PhV BW zum Beginn des Schuljahres 2022/2023: Viele Mängel, Unsicherheiten und offene Fragen, aber wenige Antworten – es sind dringend langfristige Konzepte nötig

    Der Landesvorsitzende des Philologenverbands Baden-Württemberg (PhV BW), Ralf Scholl, bewertet die angekündigten 500 zusätzlichen Lehrerstellen als dringend notwendigen ersten Schritt. Mindestens 2000 Stellen wären jedoch nötig gewesen:
    Allein für die Beschulung der 18.000 bis 30.000 ukrainischen Kinder und Jugendlichen (über die tatsächliche Zahl wird es erst nach der ersten Schulwoche Klarheit geben) sind 1200 bis 2000 zusätzliche Lehrerstellen nötig: Dies entspricht 1 Lehrer pro 15 Schüler. Zum Vergleich: Es gibt derzeit rund 100.000 Lehrerstellen für 1,5 Millionen Schüler in Baden-Württemberg.

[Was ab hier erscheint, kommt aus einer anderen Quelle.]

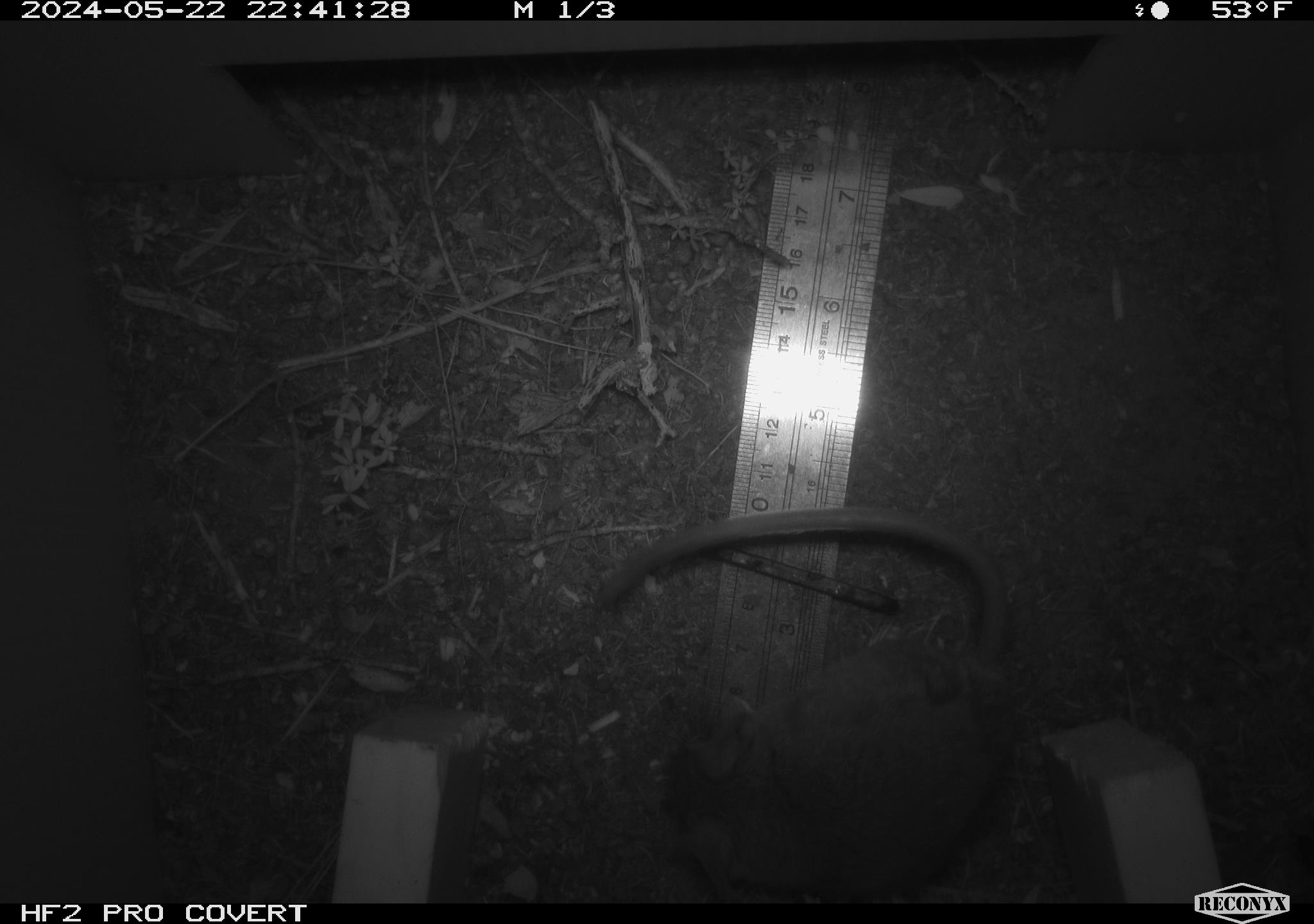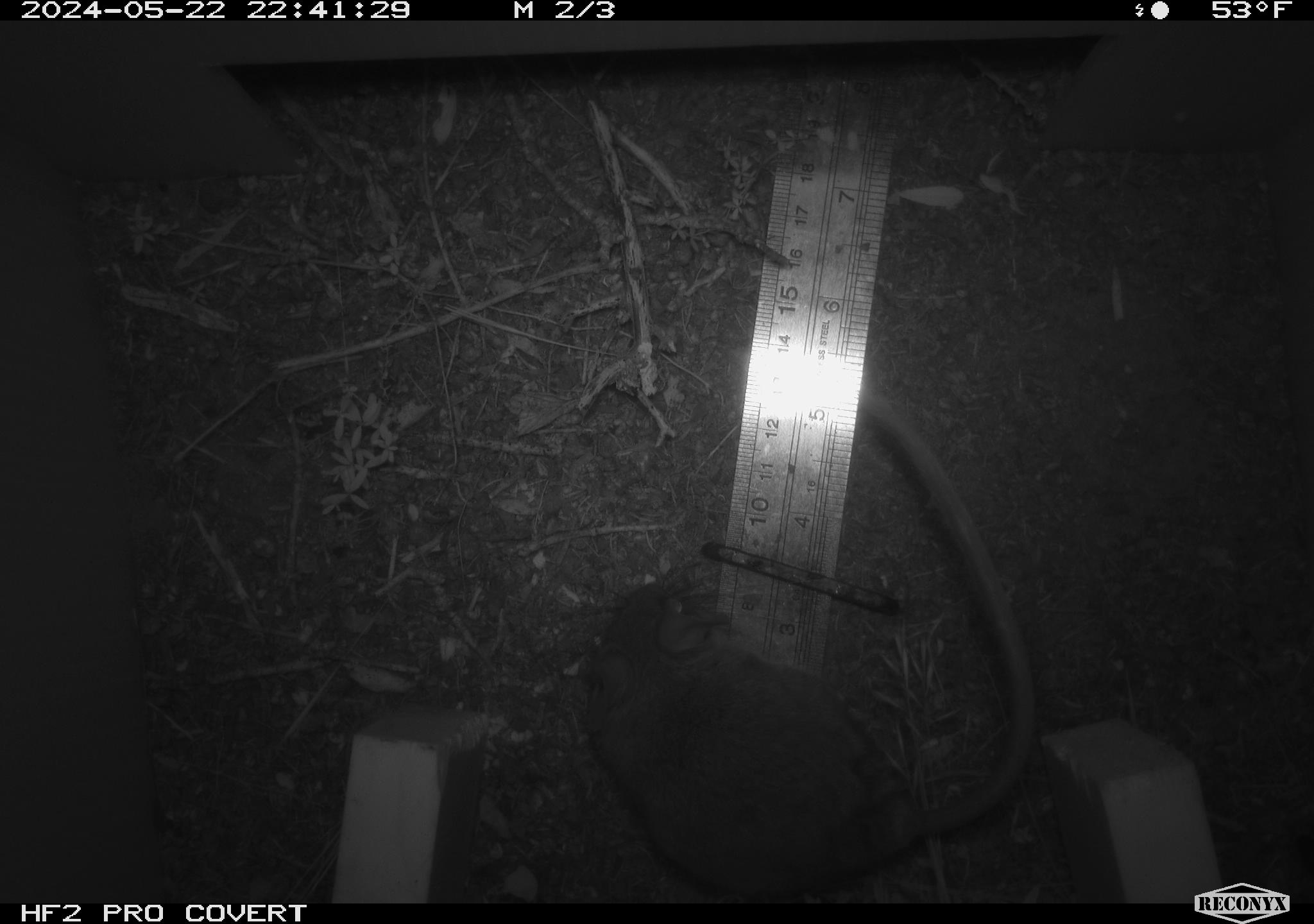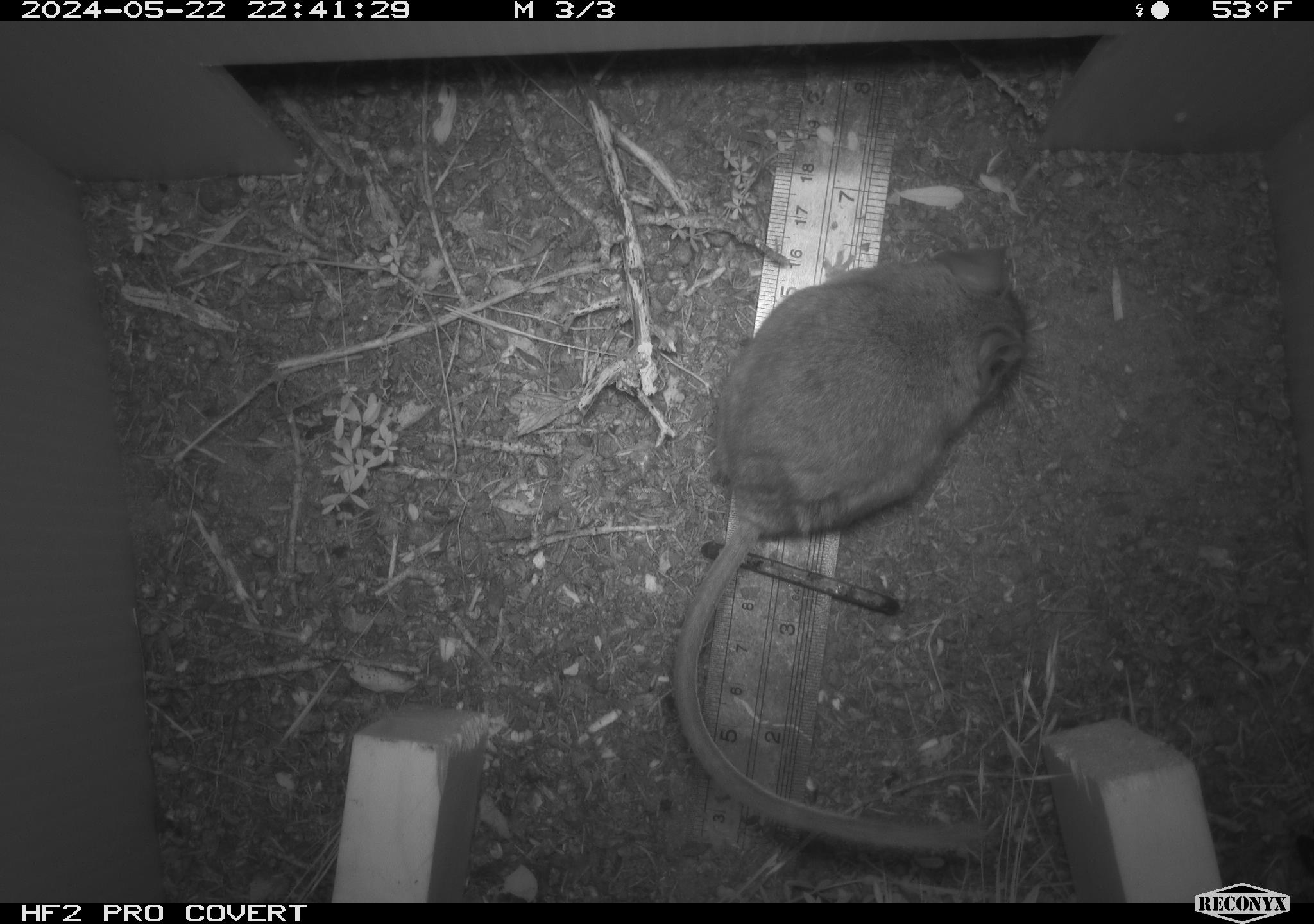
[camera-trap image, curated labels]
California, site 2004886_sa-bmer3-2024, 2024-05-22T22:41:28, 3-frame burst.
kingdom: Animalia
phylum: Chordata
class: Mammalia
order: Rodentia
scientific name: Rodentia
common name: mouse species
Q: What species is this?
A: Mouse species (Rodentia).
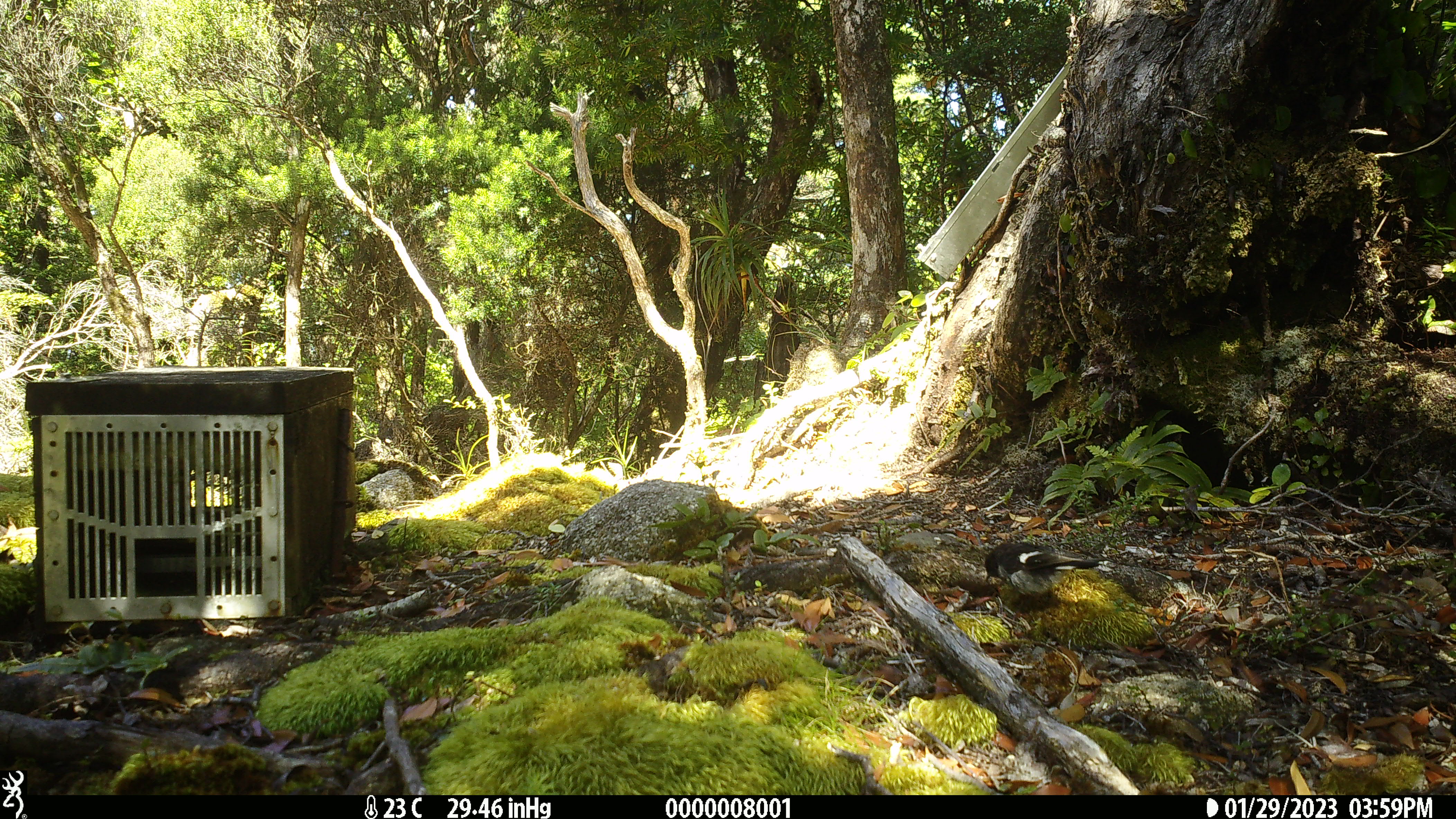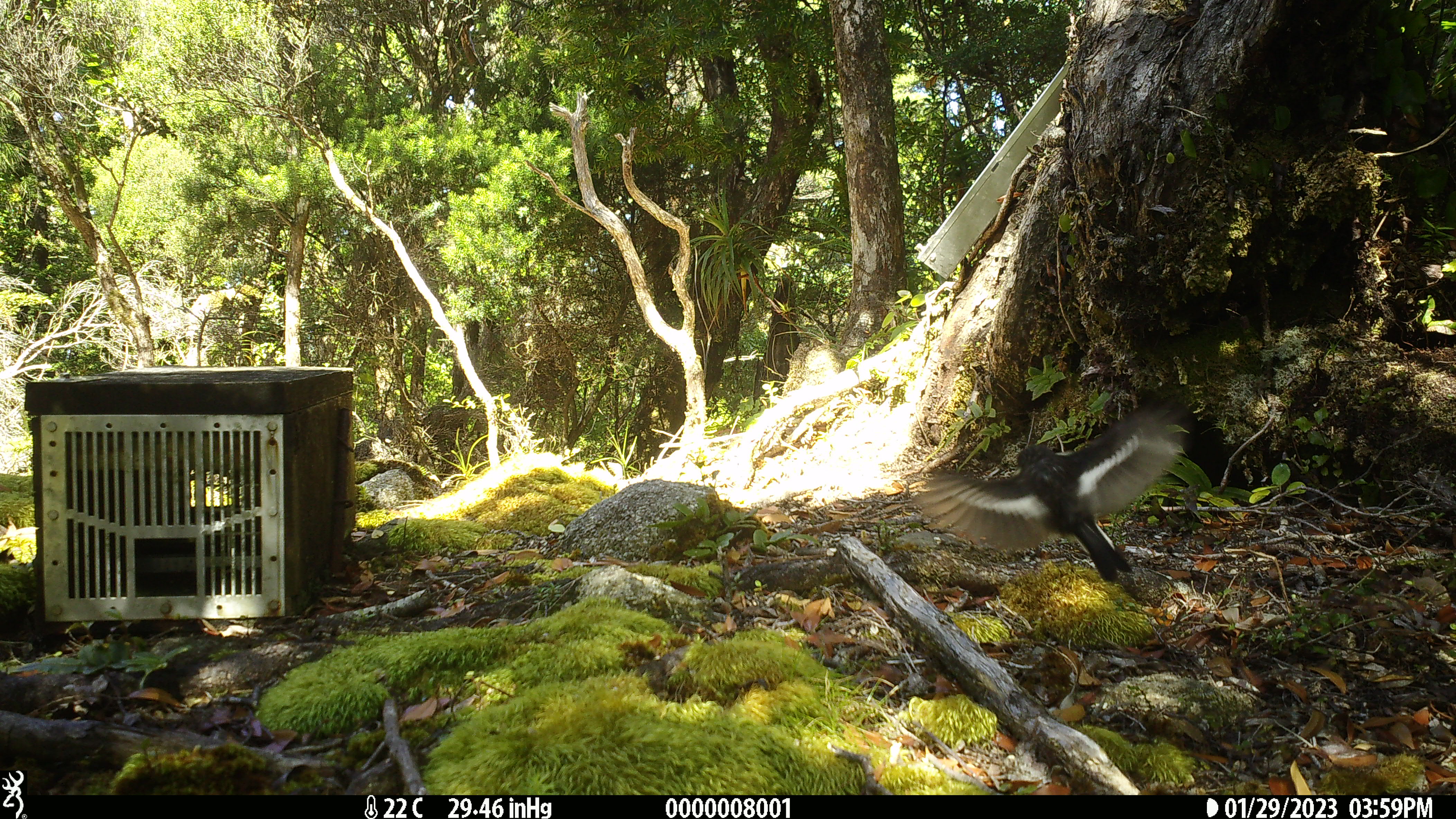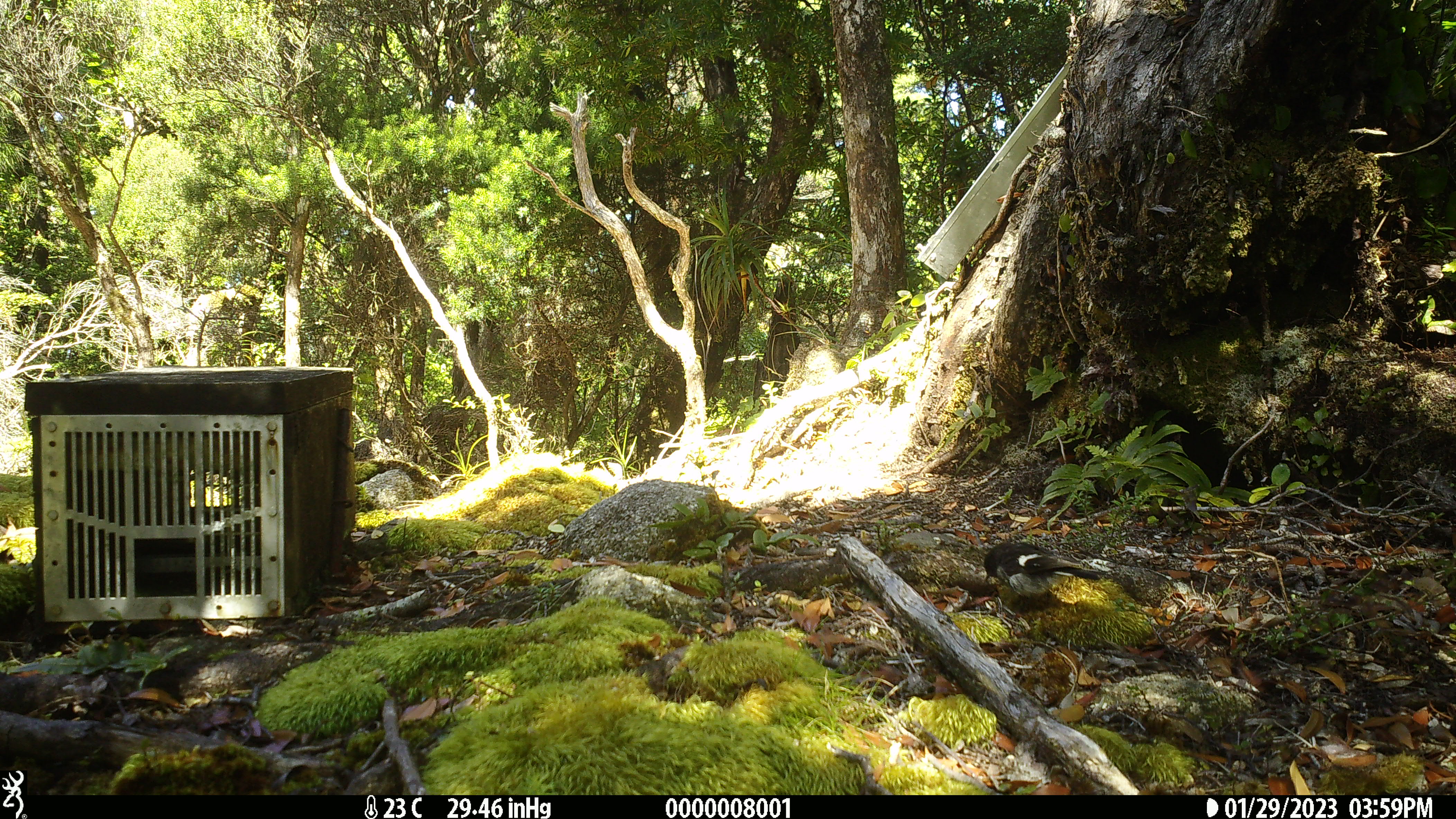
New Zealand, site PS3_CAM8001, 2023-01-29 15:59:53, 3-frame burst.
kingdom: Animalia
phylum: Chordata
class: Aves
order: Passeriformes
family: Petroicidae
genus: Petroica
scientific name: Petroica macrocephala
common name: tomtit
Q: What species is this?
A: Tomtit (Petroica macrocephala).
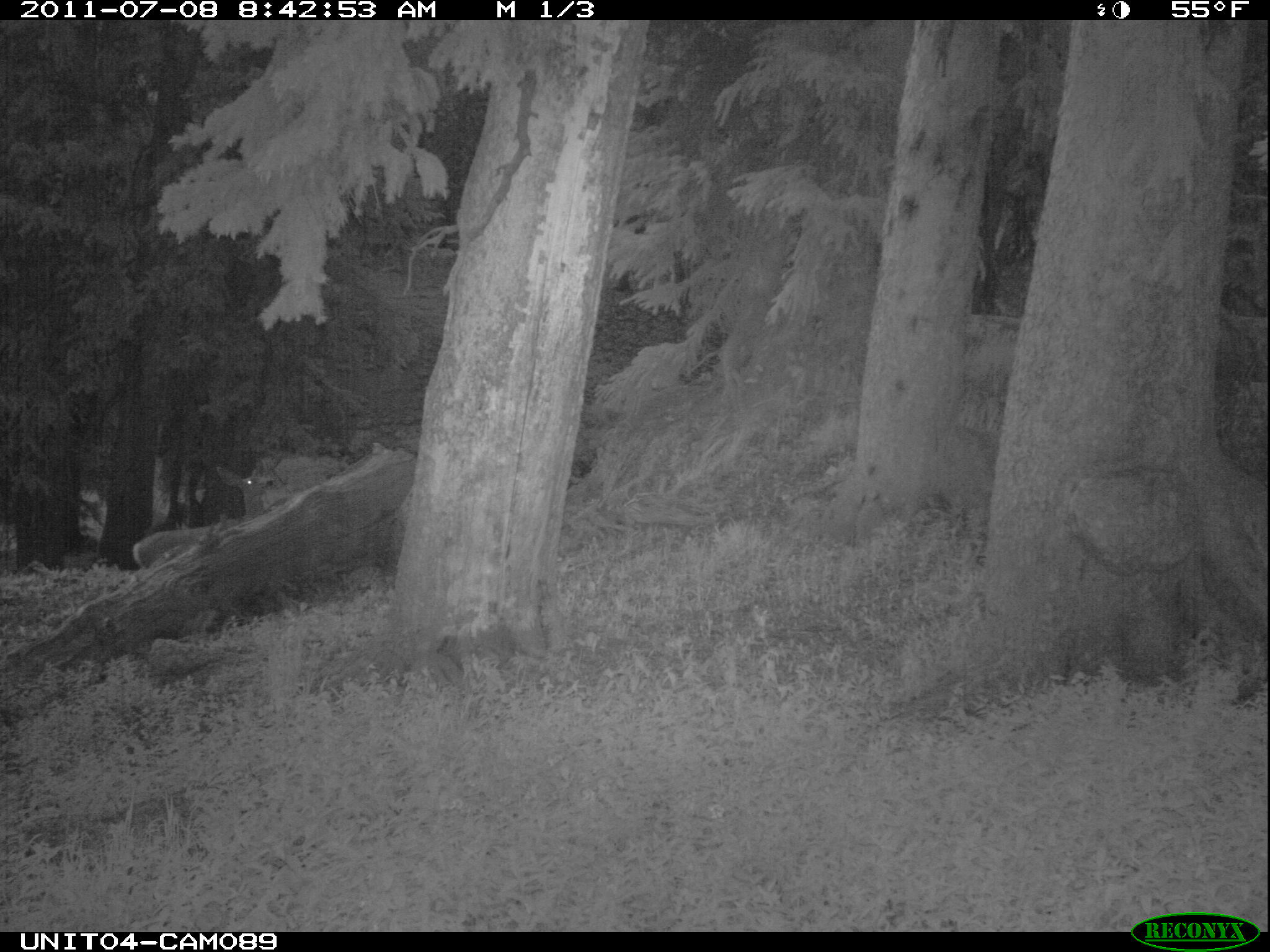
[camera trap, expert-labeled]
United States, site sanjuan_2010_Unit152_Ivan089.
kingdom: Animalia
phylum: Chordata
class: Mammalia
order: Artiodactyla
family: Cervidae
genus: Odocoileus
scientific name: Odocoileus hemionus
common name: mule deer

    Die Lehrerversorgung in allen Schularten hat sich gegenüber dem letzten Schuljahr noch einmal massiv verschlechtert. Sämtliche Reserven sind bereits zum Schuljahresbeginn aktiviert. Die Lücken konnten nicht alle geschlossen werden, die Vertretungslisten sind weitgehend leer.
    Die meisten Lehrkräfte kommen aus den Sommerferien (vielfach nach überstandener Corona-Infektion) nur halb erholt an die Schulen zurück.

    Vor uns liegt ein heißer Corona-Herbst bzw. -Winter: Gerade, weil Corona jetzt als „endemisch“ betrachtet wird (wie die Grippe), ist zu befürchten, dass es eine oder gar mehrere Corona-Wellen mit sehr hohen Krankenständen geben wird. Corona ist ja mindestens 10-mal ansteckender als die Grippe!
    Da es keine Vertretungskräfte gibt, wird dies zu massiven Unterrichtsausfällen führen. Die Schulen wurden in keiner Weise auf das vorbereitet, was im Herbst/Winter vor ihnen liegt! Die „Lüftungsstrategie“ (jeweils nach 20 Minuten für 5 Minuten Stoßlüften) ist angesichts der geplanten Einsparungen beim Heizen ein schlechter Witz.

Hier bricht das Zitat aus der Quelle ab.